Your objective
Count the lines in the items below that contain the string "scene", and reply with only that number.

Rows from a spatial reasoning dataset:

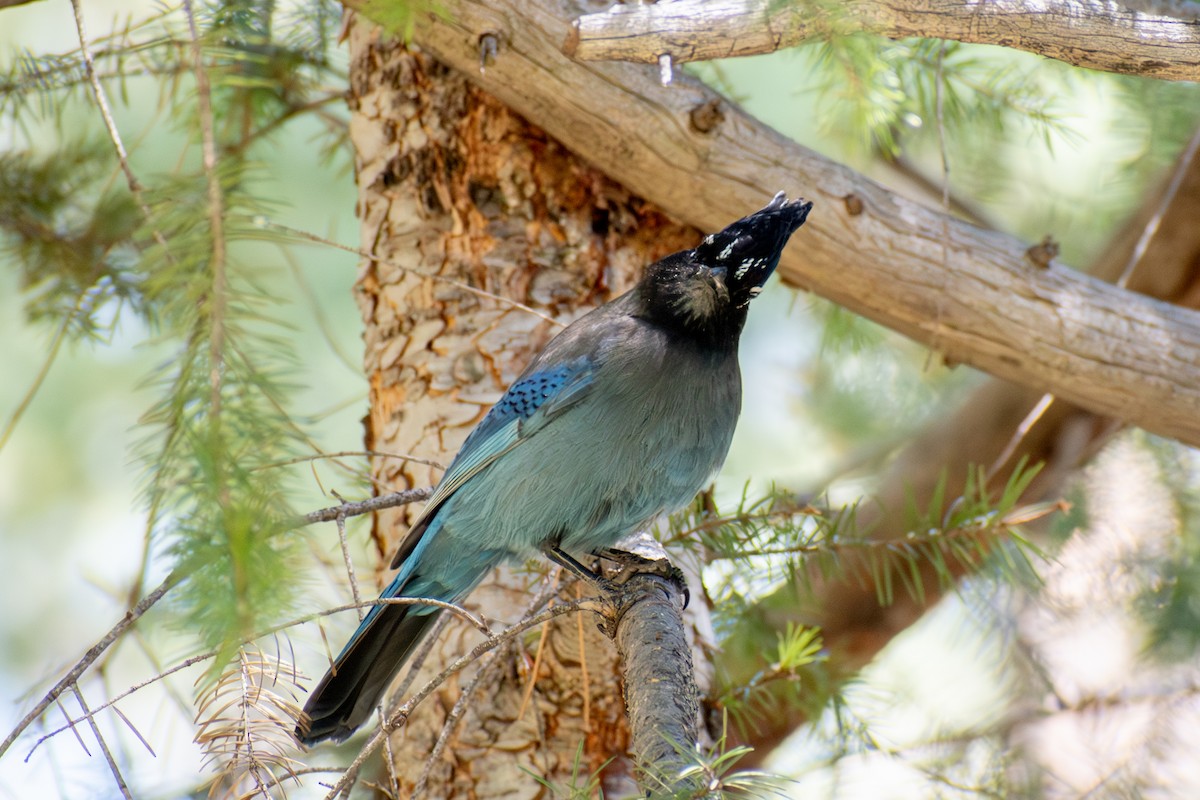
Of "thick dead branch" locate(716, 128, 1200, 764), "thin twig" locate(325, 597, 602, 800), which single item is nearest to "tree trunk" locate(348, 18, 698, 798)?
"thin twig" locate(325, 597, 602, 800)

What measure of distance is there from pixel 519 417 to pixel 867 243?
0.91 metres

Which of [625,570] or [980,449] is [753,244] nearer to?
[625,570]

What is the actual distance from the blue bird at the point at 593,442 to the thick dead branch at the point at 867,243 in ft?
0.84

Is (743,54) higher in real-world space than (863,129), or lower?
lower

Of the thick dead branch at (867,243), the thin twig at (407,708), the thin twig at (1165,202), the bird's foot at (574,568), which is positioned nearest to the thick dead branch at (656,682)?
the bird's foot at (574,568)

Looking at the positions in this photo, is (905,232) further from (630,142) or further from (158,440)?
(158,440)

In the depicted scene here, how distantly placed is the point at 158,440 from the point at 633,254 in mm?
1461

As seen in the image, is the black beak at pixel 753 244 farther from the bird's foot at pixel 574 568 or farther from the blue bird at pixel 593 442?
the bird's foot at pixel 574 568

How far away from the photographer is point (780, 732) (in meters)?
3.61

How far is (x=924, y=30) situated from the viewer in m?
2.00

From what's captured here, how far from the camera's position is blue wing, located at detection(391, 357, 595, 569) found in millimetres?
2467

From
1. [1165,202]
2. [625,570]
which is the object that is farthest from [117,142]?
[1165,202]

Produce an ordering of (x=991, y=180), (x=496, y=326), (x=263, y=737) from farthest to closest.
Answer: (x=991, y=180) < (x=496, y=326) < (x=263, y=737)

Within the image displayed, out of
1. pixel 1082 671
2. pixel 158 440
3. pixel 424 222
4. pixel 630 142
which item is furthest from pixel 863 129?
pixel 1082 671
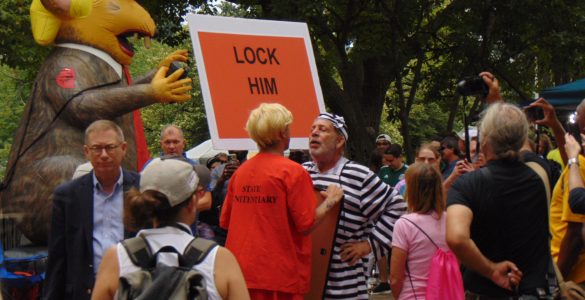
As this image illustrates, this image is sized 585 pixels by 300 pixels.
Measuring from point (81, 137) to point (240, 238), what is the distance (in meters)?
4.26

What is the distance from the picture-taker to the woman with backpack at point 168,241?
3385 mm

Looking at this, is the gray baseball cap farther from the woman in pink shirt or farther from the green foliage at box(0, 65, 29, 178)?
the green foliage at box(0, 65, 29, 178)

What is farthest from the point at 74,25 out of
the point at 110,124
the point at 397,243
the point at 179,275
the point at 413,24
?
the point at 413,24

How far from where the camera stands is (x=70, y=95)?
349 inches

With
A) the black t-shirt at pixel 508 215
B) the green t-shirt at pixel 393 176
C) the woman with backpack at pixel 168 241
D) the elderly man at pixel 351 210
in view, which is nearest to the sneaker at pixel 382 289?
the green t-shirt at pixel 393 176

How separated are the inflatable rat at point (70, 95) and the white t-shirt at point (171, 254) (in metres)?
5.30

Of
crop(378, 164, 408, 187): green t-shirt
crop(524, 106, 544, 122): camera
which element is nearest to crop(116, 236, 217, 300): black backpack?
crop(524, 106, 544, 122): camera

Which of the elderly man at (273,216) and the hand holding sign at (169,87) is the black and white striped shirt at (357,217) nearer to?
the elderly man at (273,216)

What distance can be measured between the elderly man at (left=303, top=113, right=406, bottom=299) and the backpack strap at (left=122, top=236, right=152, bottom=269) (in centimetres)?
219

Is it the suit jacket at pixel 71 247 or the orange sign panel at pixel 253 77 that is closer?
the suit jacket at pixel 71 247

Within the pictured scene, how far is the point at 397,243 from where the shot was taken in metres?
5.44

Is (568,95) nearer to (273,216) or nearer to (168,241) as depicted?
(273,216)

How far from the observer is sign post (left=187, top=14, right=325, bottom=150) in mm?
6609

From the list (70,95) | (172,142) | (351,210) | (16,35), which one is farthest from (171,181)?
(16,35)
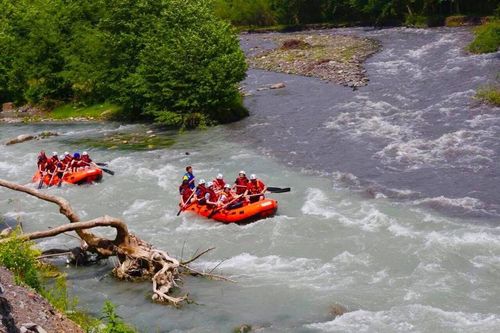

Exercise solution
2